Black was the uniform of the “morality police” – extremist Muslim vigilantes who patrolled the streets and swooped on any woman who dared to wear a wayward bright scarf, makeup of any kind or what was deemed to be immodest clothing.
Nazli was thrown into overnight detention twice for such violations and narrowly escaped being whipped when the morality police invaded a private party she was attending with her husband.
“I have friends who were lashed, I have seen the photos of the scars on their backs,” she said.
Both Nazli’s father and grandfather were imprisoned for long periods for their political beliefs, putting enormous pressure on Nazli’s mother.
“Your whole life, you are angry. It’s not about being frightened, it’s about being suppressed,” she said.
“When I was in detention, I felt very strong. The whole time I was calming the other girls. But when I saw my mum who had come to get me the next day, I burst into tears.
“In Iran, your father or your husband has to sign your passport, you cannot rent a room or go to a hotel without their consent. In Iran, you are not a person, you belong to someone.”
“I had so much rage in me. I couldn’t control it until I started tai chi. My master taught me to calm myself.”
And Nazli didn’t just “do tai chi” – she went on to compete in national championships in Iran then became the first woman to represent Iran in the sport at the seventh World Wushu Championships in Macau in 2003.
She started teaching tai chi in Adelaide two years ago and last year won a gold and silver medal at the National Tai Chi Championships in Sydney.
That drive to learn and achieve, to overcome obstacles and find the best in life, shines through in Nazli’s skilful and precise yet passionate art.
A series of finely observed pencil drawings of male and female nudes serves as an antidote to the emotional tension of the paintings in A Private Voice.
Delicate lifelines trace the models’ bodies as they pose serenely amongst intriguing backgrounds that tell their life stories, taking the genre beyond the depiction of life models as archetypal human bodies.
The freedom to depict the human body is just one of the many joys of life in Australia for Nazli. She was able to leave the country to join her Iranian husband, who came to Australia before her as a skilled migrant.
“I found it quite natural here, I felt like a human, not just a woman,” she said. “I have found people in Adelaide to be very lovely. I love to chat with them, even when I’m walking my dog or sitting at a bus stop. I learn a lot from them.”
After the Iranian revolution, many forms of personal expression that did not conform with religious orthodoxy were banned, including visual art, music and books, which became items of precious contraband, smuggled between trusted friends.
Nazli was a voracious reader as a child and was encouraged to read widely by one of her art lecturers at university.
“He said what we absorb stays with you – you might not be able to express it back, but it will come out in your work.”
That intellectual grounding – and the harsh experiences of her early life – inform Nazli’s surrealist landscapes and dark palette, taking her work beyond technical mastery and surface aesthetic appeal.

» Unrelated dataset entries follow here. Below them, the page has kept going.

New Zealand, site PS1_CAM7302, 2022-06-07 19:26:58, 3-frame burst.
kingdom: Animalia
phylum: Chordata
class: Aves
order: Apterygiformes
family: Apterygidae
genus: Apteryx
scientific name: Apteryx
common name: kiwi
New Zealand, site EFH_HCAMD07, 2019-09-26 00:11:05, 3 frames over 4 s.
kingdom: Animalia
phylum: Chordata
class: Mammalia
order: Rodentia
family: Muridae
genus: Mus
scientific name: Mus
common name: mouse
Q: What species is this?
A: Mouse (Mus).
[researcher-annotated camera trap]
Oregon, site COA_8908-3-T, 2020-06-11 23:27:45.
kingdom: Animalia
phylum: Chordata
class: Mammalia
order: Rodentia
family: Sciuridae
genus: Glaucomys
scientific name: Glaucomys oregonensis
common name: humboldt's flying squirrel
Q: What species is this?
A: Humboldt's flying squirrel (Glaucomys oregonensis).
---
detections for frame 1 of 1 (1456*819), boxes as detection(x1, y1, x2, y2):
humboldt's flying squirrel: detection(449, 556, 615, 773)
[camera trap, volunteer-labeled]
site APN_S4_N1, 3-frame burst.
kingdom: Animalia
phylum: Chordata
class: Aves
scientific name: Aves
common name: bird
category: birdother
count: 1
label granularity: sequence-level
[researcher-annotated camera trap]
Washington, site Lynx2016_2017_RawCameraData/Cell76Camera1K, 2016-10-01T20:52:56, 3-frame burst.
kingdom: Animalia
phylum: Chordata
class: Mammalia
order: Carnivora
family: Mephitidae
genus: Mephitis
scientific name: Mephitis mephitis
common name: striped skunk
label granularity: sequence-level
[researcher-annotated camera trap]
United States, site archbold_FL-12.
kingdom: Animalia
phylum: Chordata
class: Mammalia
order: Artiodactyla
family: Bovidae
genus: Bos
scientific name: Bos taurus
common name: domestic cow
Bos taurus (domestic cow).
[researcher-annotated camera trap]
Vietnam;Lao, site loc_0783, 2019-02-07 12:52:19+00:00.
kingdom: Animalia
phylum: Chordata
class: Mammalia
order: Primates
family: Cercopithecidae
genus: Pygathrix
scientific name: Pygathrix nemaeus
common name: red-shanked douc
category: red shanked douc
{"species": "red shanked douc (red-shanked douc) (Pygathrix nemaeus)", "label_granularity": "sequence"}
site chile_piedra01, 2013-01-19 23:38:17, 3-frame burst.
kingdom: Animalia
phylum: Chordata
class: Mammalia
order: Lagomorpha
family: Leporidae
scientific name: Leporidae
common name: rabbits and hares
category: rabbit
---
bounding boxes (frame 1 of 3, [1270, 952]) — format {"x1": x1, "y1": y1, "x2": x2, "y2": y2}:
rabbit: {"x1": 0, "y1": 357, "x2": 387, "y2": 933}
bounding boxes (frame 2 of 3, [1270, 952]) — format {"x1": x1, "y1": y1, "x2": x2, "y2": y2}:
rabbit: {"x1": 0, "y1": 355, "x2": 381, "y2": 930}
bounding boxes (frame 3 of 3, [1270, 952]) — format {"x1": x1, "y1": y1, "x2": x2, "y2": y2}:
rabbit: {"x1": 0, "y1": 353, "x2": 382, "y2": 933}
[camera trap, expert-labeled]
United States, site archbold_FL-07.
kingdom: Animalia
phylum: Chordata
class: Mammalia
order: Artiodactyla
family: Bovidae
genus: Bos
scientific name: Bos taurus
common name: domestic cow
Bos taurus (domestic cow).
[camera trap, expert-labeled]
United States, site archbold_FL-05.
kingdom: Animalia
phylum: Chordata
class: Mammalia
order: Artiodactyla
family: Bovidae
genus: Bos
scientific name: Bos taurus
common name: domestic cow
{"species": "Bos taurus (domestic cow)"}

“It’s my life, we had to wear black or navy all the time. Now I am bringing the colour back – but you will always see a dark side,” she said.
Now Nazli is an emphatically vibrant and lively presence, revelling in the freedom that life in Australia offers but working through the traumas she and her family suffered – of war, revolution, suppression, political imprisonment, and vast geographical separation, through her striking and complex art.